_What you have to do_
Return the listing below exactly. Leave its pictures out.

_Data below_
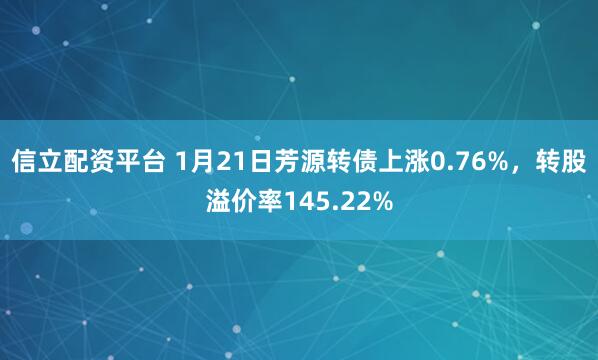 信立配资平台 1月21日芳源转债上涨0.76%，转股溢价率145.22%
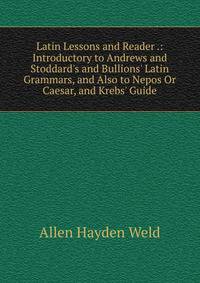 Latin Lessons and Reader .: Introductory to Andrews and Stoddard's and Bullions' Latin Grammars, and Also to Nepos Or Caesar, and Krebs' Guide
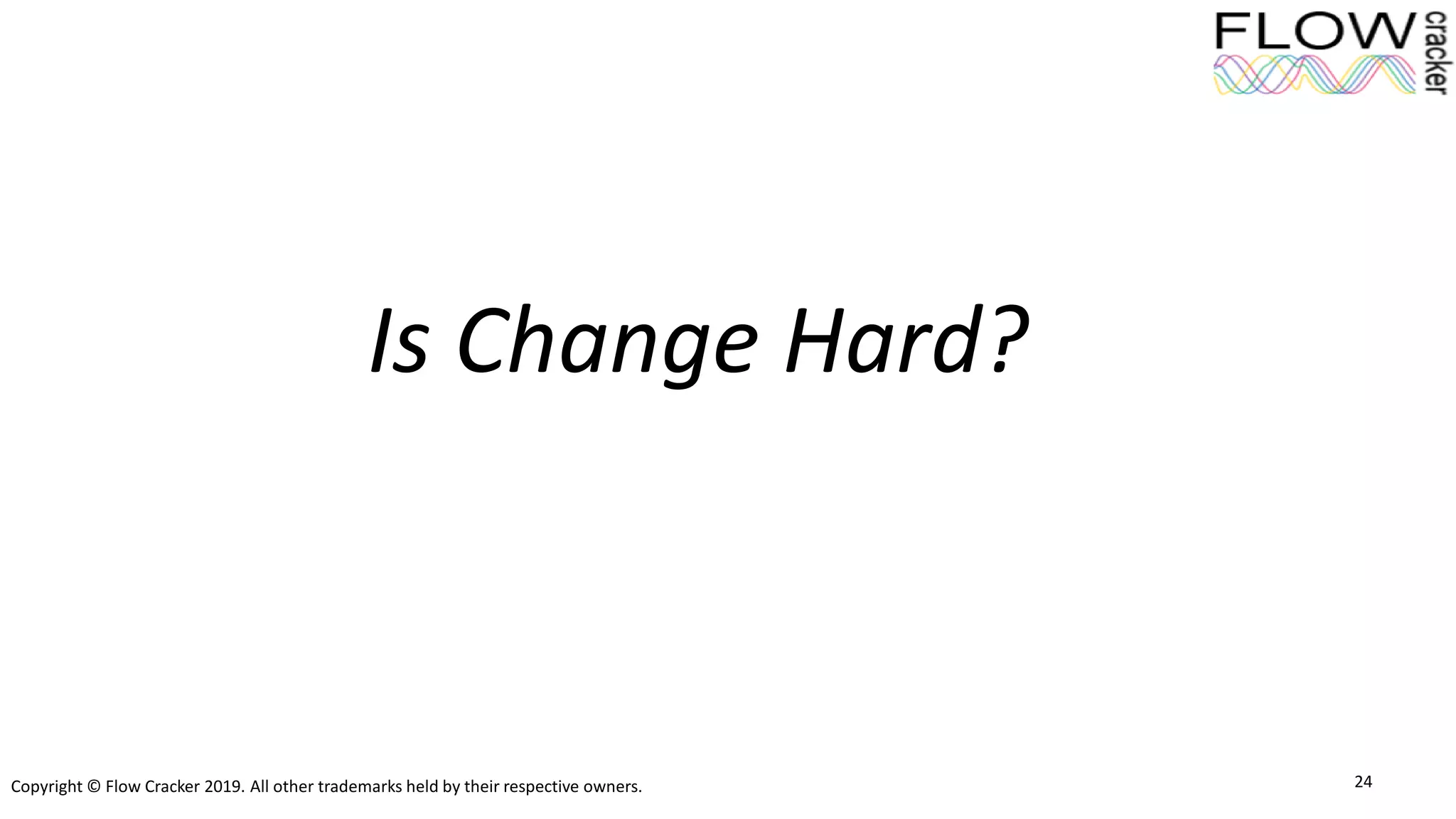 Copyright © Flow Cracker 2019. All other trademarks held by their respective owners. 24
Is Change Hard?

_Problem solution_
 信立配资平台 1月21日芳源转债上涨0.76%，转股溢价率145.22%
 Latin Lessons and Reader .: Introductory to Andrews and Stoddard's and Bullions' Latin Grammars, and Also to Nepos Or Caesar, and Krebs' Guide
 Copyright © Flow Cracker 2019. All other trademarks held by their respective owners. 24
Is Change Hard?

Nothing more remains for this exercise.